Malloc

There are a lot of details that go into these implementations – we don’t expect that anyone could internalize all the details from the documentation above quickly. However, there are a few key details that are really interesting to study. In this project, we’ll explore how to implement a basic version of malloc and free that would be sufficient for many of the programs we have written.

Specifically, we will practice the following concepts in C:

• bitwise operations,
• pointer arithmetic,
• memory management, and of course,
• using the terminal and vim.

Task Specification

vmalloc

void *vmalloc(size_t size);

The size_t size parameter specifies the number of bytes the caller wants. This has the same meaning as the usual malloc we have been using: the returned pointer is to the start of size bytes of memory that is now exclusively available to the caller.

Note the void * return type, which is the same as the usual malloc. void * is not associated with any concrete data type. It is used as a generic pointer, and can be implicitly assigned to any other type of pointer.

*RECORD LIST*

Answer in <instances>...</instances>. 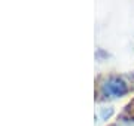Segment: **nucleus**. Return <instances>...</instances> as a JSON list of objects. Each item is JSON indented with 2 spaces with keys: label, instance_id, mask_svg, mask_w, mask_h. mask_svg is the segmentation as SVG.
Wrapping results in <instances>:
<instances>
[{
  "label": "nucleus",
  "instance_id": "3",
  "mask_svg": "<svg viewBox=\"0 0 134 126\" xmlns=\"http://www.w3.org/2000/svg\"><path fill=\"white\" fill-rule=\"evenodd\" d=\"M112 113H113V108H112V107H109L107 110H101L100 116L103 117V119H107V117H110V116H112Z\"/></svg>",
  "mask_w": 134,
  "mask_h": 126
},
{
  "label": "nucleus",
  "instance_id": "2",
  "mask_svg": "<svg viewBox=\"0 0 134 126\" xmlns=\"http://www.w3.org/2000/svg\"><path fill=\"white\" fill-rule=\"evenodd\" d=\"M113 126H134V116H122Z\"/></svg>",
  "mask_w": 134,
  "mask_h": 126
},
{
  "label": "nucleus",
  "instance_id": "1",
  "mask_svg": "<svg viewBox=\"0 0 134 126\" xmlns=\"http://www.w3.org/2000/svg\"><path fill=\"white\" fill-rule=\"evenodd\" d=\"M128 92H130L128 83L121 76L106 77L104 82L100 85V89H98V95L104 99H107V98H122Z\"/></svg>",
  "mask_w": 134,
  "mask_h": 126
}]
</instances>
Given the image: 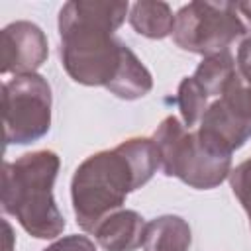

*DIRECTIVES*
A - In the Malloc project description, what does the size parameter of vmalloc specify?
B - Please write a continuation of the Malloc project description, picking up right after its final sentence.

*RESPONSES TO THE EXERCISE*
A - The number of bytes the caller wants.

B -
This is how malloc (and our vmalloc) allow assigning the result to any pointer type:

int *p = malloc(sizeof(int) * 10);
char *c = malloc(sizeof(char) * 64);

If size is not greater than 0, or if the allocator could not find a heap block that is large enough for the allocation, then vmalloc should return NULL to indicate no allocation was made.

Your implementation of vmalloc must:

• Use a “best fit” allocation policy
• Always return an address that is a multiple of 16
• Always allocate space on 16-byte boundaries
• Ensure that all blocks, either free or allocated, have correct block headers and footers

NOTE

Best Fit Allocation Policy

Many allocation policies are possible – choosing the first block that fits, choosing the last block that fits, choosing the most-recently-freed block that fits, and so on. The one you must implement for this PA is the best-fit policy.

That is, once you have determined the size requirement of the desired heap block, you need to traverse the entire heap to find the best-fitting block – the smallest block that is large enough to fit the allocation. If there are multiple candidates of the same size, then you should use the first one you find.

If the best-fitting block you find is larger than what we need, then we need to split that block into two. For example, if we are looking for a 16-byte block for vmalloc(4), and the best fitting candidate is a 64-byte block, then we will split it into a 16-byte block and a 48-byte block. The former is allocated and returned to the caller, the latter remains free. Make sure to create a block header for any new blocks, and update block headers of modified blocks.

After updating all the relevant metadata, vmalloc should return a pointer to the start of the payload. Do not return the address of the block header!

vmfree

void vmfree(void* ptr)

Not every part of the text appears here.